Friday, December 16, 2016
The whole concept of Madras, as you may know, came into being due to the supposed availability of fabrics in the hinterland, which a 'factory' in Madras could exploit. Having started off on this flawed premise, it was necessary to ensure that the city did supply cloth of various kinds. Therefore, it does not seem surprising at all that a Gujarati comes to Madras to set up a business styled as "Benares, Kollegal, Madura Cloth & Musk Merchants". Mani Sunker Davay set up this business in 18... and brought his son into it later. Today, it is run by his descendants, possibly in the same location that the founder conducted his business. For that reason alone, it deserves to be famous.
The kind of cloth that they trade in includes garments designed for ceremonial occasions - veshtis, angavastrams and the like. Benares is of course famous for its silks; Kollegal is well known for its gold-laced cloth, besides its silk weaving. The Gazetteer of South India, sometime in the 1880s, notes that "...some of the silk cloths made here cost as much as Rs.300 each, or even more, according to the gold and silver embroidery...". Madura - with its famous art of making lacework in gold and silver, for the borders of turbans and other cloths. That Mani Sunker traded in such cloth shows off the nature of his clientele. Even today, he is the preferred supplier to famous singers - Sanjay Subrahmanyan being one who swears by Mani Sunker Davay for all his concert wardrobes.

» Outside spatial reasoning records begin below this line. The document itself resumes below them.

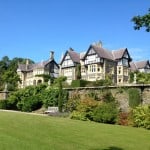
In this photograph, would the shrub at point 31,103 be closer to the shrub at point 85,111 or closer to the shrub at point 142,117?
the shrub at point 85,111

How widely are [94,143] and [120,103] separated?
1706cm

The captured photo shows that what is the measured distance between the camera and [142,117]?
76.2 feet

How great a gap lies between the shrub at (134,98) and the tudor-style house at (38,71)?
47914 millimetres

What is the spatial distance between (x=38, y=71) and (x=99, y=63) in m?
21.1

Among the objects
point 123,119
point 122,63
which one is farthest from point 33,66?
point 123,119

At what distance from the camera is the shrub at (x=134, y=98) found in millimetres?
28516

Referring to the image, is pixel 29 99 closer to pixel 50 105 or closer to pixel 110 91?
pixel 50 105

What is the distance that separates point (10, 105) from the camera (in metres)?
39.7

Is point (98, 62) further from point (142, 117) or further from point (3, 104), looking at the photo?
point (142, 117)

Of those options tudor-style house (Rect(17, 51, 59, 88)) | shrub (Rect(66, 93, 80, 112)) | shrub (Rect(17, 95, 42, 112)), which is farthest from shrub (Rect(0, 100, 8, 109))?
tudor-style house (Rect(17, 51, 59, 88))

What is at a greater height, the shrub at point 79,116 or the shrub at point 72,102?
the shrub at point 72,102

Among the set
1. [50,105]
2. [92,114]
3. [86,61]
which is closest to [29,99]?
[50,105]

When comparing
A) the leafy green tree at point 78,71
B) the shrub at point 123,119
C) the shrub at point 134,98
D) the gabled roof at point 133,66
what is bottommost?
the shrub at point 123,119

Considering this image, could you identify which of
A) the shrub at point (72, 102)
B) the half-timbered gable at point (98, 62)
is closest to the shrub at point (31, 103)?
the shrub at point (72, 102)
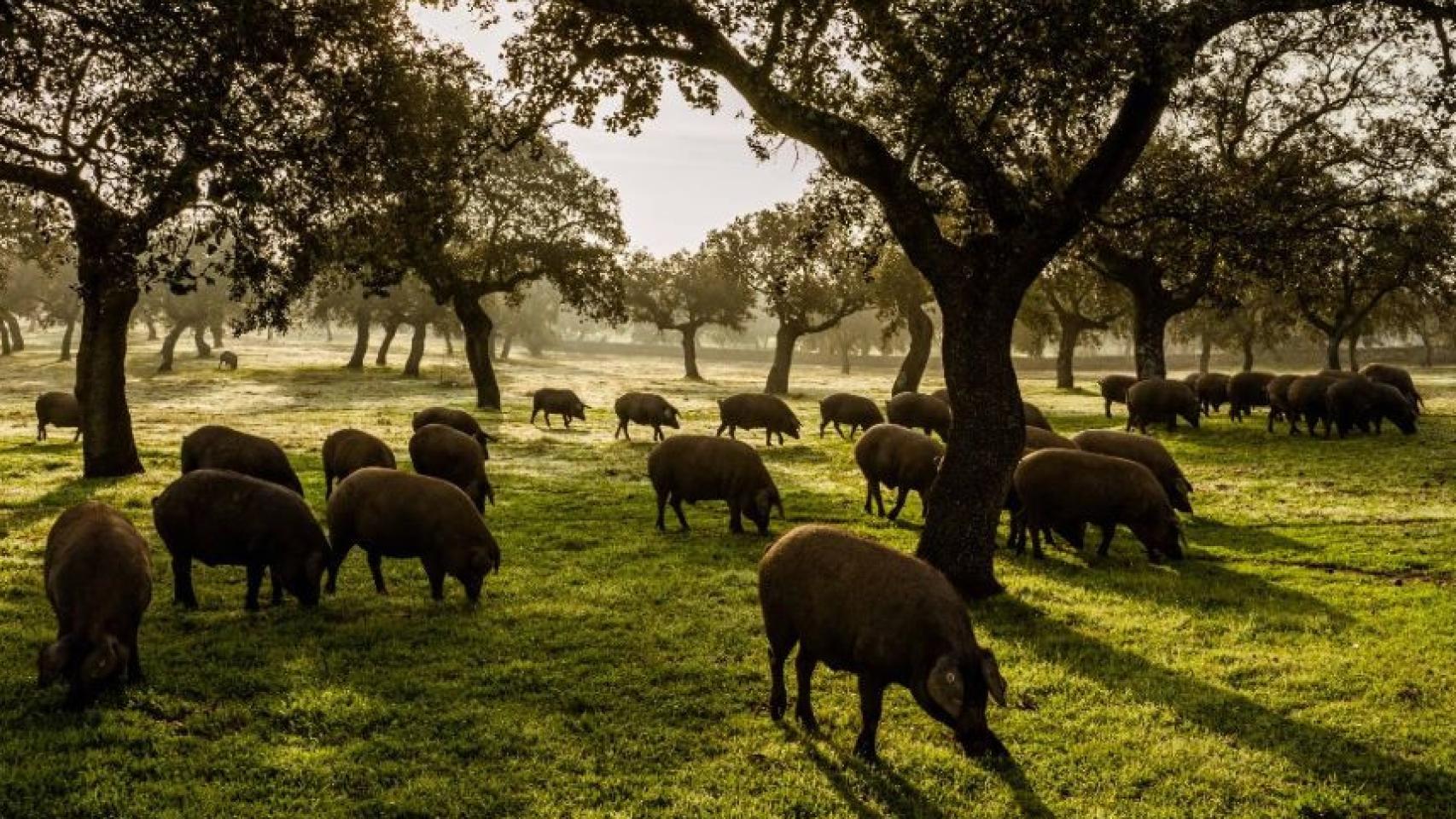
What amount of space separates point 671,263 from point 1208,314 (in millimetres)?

But the most intriguing feature of this board, for me, is its break with 'tradition'. There are many who still refer to this city as 'Madras', refusing to acknowledge its 1996 renaming to Chennai. They all forget the fact that even before 1996, it was very common, if not the standard practice, to use 'Madras' in English versions and 'Chennai' in Tamizh. However, this signboard not only shows the word "Madras" in Tamizh, but has spelt it using a script that was replaced sometime in the 1970s!